Three men linked to a "sophisticated" Co Armagh diesel laundering plant capable of producing 22 million litres of illicit fuel a year have been sentenced.
The sheer scale of the set-up would have meant £19.6m in lost duty and taxes annually.
Newry Crown Court had been told the tax evasion ran into "millions of pounds" and involved "a criminal operation with undisclosed figures in the background".
HM Revenue and Customs (HMRC) officers began investigating Padraigh Doran (33), Martin Fitzpatrick (35), and Micheail Kennon (25), after a large laundering plant was discovered at Kilnasaggart Road in the Jonesborough area in January 2013.
HMRC officers seized 39,000 litres of laundered fuel, two fuel tankers, 62 bags of bleaching earth - used to launder the diesel - and 18,000 litres of toxic waste from the site.
The operation included a purpose-built underground storage facility to hide illegal fuel, which was capable of storing over 100,000 litres. An agricultural shed had been built over the top of the storage facility in an attempt to disguise the activity.
At a previous hearing in January 2017, the three men had pleaded guilty to fraudulent evasion of Excise Duty contrary to Section 170 of the Customs and Excise Management Act 1979.
All three men were sentenced when they appeared at Newry Crown Court on Tuesday.
Doran (33), a mechanic from Macullagh Road in Newtownhamilton, was also sentenced for a separate fuel fraud offence after he was caught driving a van carrying 2,400 litres of laundered fuel in November 2014.
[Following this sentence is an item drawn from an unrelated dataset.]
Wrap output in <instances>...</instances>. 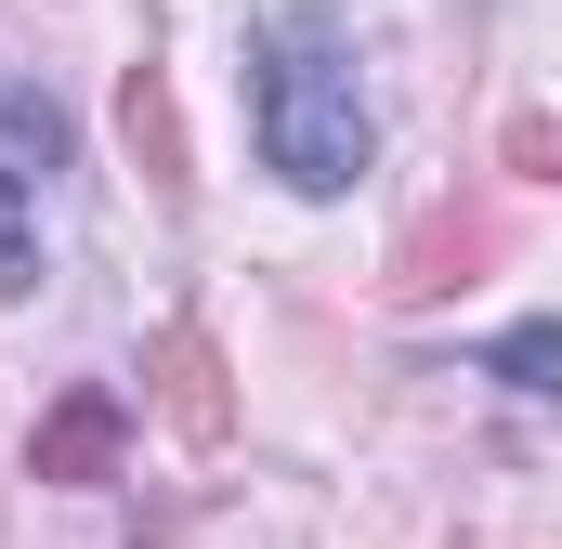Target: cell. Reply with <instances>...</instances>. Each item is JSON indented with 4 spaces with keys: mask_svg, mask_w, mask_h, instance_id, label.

He was handed two concurrent 18-month prison sentences, suspended for three years.
Self-employed lorry driver Fitzpatrick, from Main Street in Newry, was sentenced to 18 months imprisonment suspended for three years.
He had admitted allowing his vehicle to be used to carry the illegal fuel.
He served a two-year prison sentence in England in connection with a £80,000 alcohol tax evasion scam.
Unemployed farmer Micheail Kennon (26) from Newtown Road in Belleeks, was also sentenced to 18 months imprisonment suspended for three years.
Each of the men's DNA was discovered on gloves, face-masks and respirators.